While the team has captured some victories, the inconsistency of veteran players and an unclear starting lineup stopped the team from having more success against inferior opponents. The season ahead for Cal only gets tougher, as it will have to face Pac-12 opponents such as No. 2 UCLA and No. 4 USC. Whether the team can beat these higher ranked opponents and get farther in winnable tournaments will determine whether 17 is still its number.
— Alaina Getzenberg
The Cal women’s tennis team’s fall season can only be described as a disappointment. Despite a team consisting of four ranked players, the team finished the season without any deep ITA national tournament runs or individual ITA regional titles. But the last two tournaments of the season revealed potential for a strong spring season when team play begins.
The Bears’ top four players will return this spring, led by Zsofi Susanyi and Anett Schutting, who held the No. 4 and No. 5 positions at the beginning of the season, respectively.
Despite a strong showing at the Cal Nike Invitational, where Susanyi defeated Schutting in the finals, the Bears were met with a flurry of disappointments for the remainder of the season. The team, used to competing for the entirety of a tournament, was sent home early at nearly every tournament as both Susanyi and Schutting failed to advance deep in any event.
It was newcomers Denise Starr and Maegan Manasse that helped rebound the team from a string of disappointing performances when they advanced deep into the ITA/USTA Northwest Regional Championships. They then followed up their impressive debut with a record-breaking performance at the prestigious ITA National Indoor Championships. They made history when Starr defeated Manasse in the finals, marking the first time two freshmen played each other in the finals.
With four ranked players and two of the best freshman players in the country, Cal has the potential to compete with any team in the conference and the nation.
— Winston Cho
Women’s Water Polo
Finishing a season ranked No. 5 in the country would be considered a success for most teams, but for the 2013 Cal women’s water polo team, fifth wasn’t good enough. In the current format, only three spots are available for the Pac-12 to compete in the NCAAs.

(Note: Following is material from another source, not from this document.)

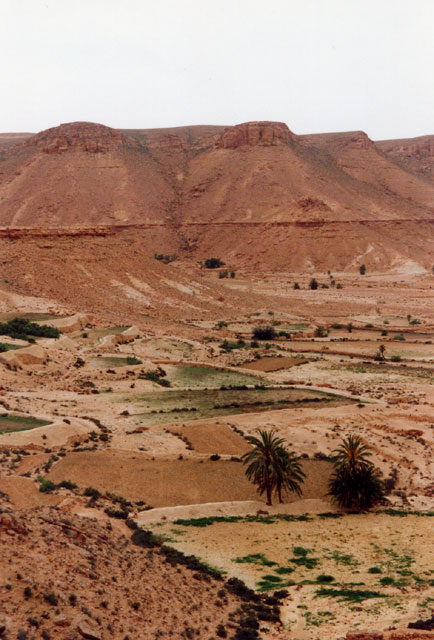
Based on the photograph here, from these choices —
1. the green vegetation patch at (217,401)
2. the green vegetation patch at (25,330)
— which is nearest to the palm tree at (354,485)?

For the Bears and their 17-7 record, the season came to an abrupt and disappointing halt when UCLA’s Rachel Fattal scored late in the fourth quarter in the MPSF tournament. With a 4-3 win, the Bruins earned a bid to the tournament while the Bears climbed out the pool with no choice but to think about what’s to come in 2014.
This spring, the expectations are still very much the same for Cal, who is in the national title conversation every year.
With only one senior in Ashley Young for 2014, Cal will have to rely on many new faces. Junior driver Michelle Caron, who had 14 goals last season, will look to build off her 2013 success.
With a lack of upperclassmen, the burden will be placed on Cal’s freshman cast. Of the freshmen, the most notable is Hungarian Olympian Dora Antal, who is already making an impact with her three goals against Pacific.
With so many changes to its roster, there will be a lot of question marks as to how Cal will do this year. Despite the youthful new look of the Bears, 2014 will not be considered a rebuilding year.